-- Aim --
Write out precisely the lines beginning with the line that contains "What is the measurable" and ending with the last line of the entries, and no other lines.

(Entries on spatial positioning)
################

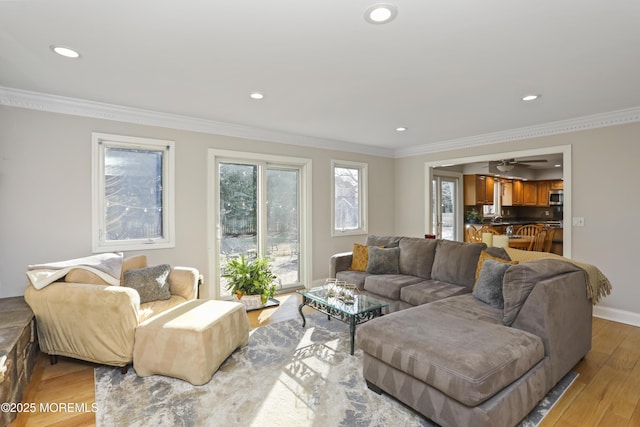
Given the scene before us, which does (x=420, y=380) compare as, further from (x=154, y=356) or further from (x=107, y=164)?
(x=107, y=164)

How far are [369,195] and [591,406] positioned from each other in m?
4.26

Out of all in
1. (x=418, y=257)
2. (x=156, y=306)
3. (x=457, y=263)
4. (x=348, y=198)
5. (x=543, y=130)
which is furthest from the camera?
(x=348, y=198)

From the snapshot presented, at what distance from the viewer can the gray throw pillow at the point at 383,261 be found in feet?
13.8

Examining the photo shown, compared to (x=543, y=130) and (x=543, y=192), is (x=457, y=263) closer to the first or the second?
(x=543, y=130)

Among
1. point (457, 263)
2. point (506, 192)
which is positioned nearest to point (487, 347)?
point (457, 263)

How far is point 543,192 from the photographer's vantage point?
359 inches

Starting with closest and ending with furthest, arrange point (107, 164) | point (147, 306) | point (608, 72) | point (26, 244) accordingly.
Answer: point (608, 72) → point (147, 306) → point (26, 244) → point (107, 164)

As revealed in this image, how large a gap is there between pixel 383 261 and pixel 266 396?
238 centimetres

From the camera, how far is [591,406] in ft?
7.18

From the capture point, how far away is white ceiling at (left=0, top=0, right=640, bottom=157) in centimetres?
190

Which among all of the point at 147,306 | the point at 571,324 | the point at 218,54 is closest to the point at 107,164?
the point at 147,306

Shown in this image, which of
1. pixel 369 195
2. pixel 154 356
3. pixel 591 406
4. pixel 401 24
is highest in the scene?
pixel 401 24

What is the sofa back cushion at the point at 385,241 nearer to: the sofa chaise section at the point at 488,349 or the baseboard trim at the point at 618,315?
the sofa chaise section at the point at 488,349

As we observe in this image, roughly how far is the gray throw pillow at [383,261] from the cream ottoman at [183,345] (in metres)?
2.14
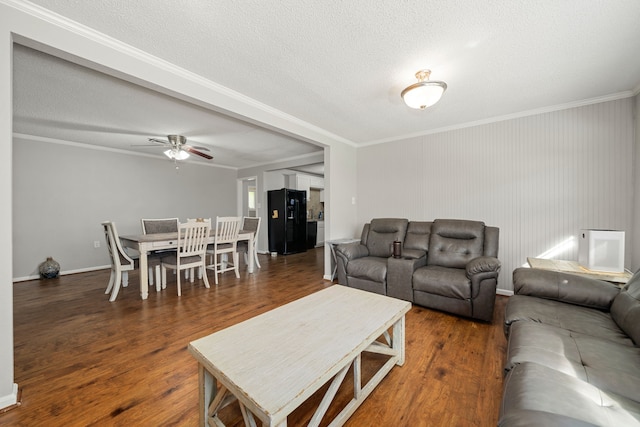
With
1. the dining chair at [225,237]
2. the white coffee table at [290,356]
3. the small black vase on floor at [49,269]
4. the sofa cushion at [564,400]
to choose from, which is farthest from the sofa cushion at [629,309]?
the small black vase on floor at [49,269]

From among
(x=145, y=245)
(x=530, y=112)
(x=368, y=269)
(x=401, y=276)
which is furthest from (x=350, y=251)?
(x=530, y=112)

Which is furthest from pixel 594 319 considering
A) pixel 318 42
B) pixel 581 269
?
pixel 318 42

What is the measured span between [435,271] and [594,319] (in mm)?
1220

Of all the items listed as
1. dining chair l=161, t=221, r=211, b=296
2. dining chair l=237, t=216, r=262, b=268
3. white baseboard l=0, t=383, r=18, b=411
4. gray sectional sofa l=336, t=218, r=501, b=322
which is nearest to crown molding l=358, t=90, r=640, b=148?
gray sectional sofa l=336, t=218, r=501, b=322

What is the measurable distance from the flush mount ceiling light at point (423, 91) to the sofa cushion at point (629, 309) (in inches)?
71.3

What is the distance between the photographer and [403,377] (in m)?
1.61

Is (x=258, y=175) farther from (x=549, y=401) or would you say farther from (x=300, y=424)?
(x=549, y=401)

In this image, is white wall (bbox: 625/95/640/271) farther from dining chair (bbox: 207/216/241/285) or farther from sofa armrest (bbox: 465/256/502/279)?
dining chair (bbox: 207/216/241/285)

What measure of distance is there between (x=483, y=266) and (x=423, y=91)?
1734mm

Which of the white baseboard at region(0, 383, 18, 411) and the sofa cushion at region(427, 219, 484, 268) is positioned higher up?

################

-- Exercise output --
What is the measurable distance from the flush mount ceiling light at point (423, 91) to the sofa cushion at point (629, 309) (in inches)?
71.3

What is the distance between the photographer and [403,377] (in m)?
1.61

Is (x=258, y=175) farther from (x=549, y=401) or would you say farther from (x=300, y=424)?
(x=549, y=401)

In this image, is white wall (bbox: 625/95/640/271) farther from dining chair (bbox: 207/216/241/285) or farther from sofa armrest (bbox: 465/256/502/279)?
dining chair (bbox: 207/216/241/285)

What measure of distance is there between (x=483, y=266) and (x=423, y=91)?
1734mm

Which of the white baseboard at region(0, 383, 18, 411) and the sofa cushion at region(427, 219, 484, 268) is positioned higher up?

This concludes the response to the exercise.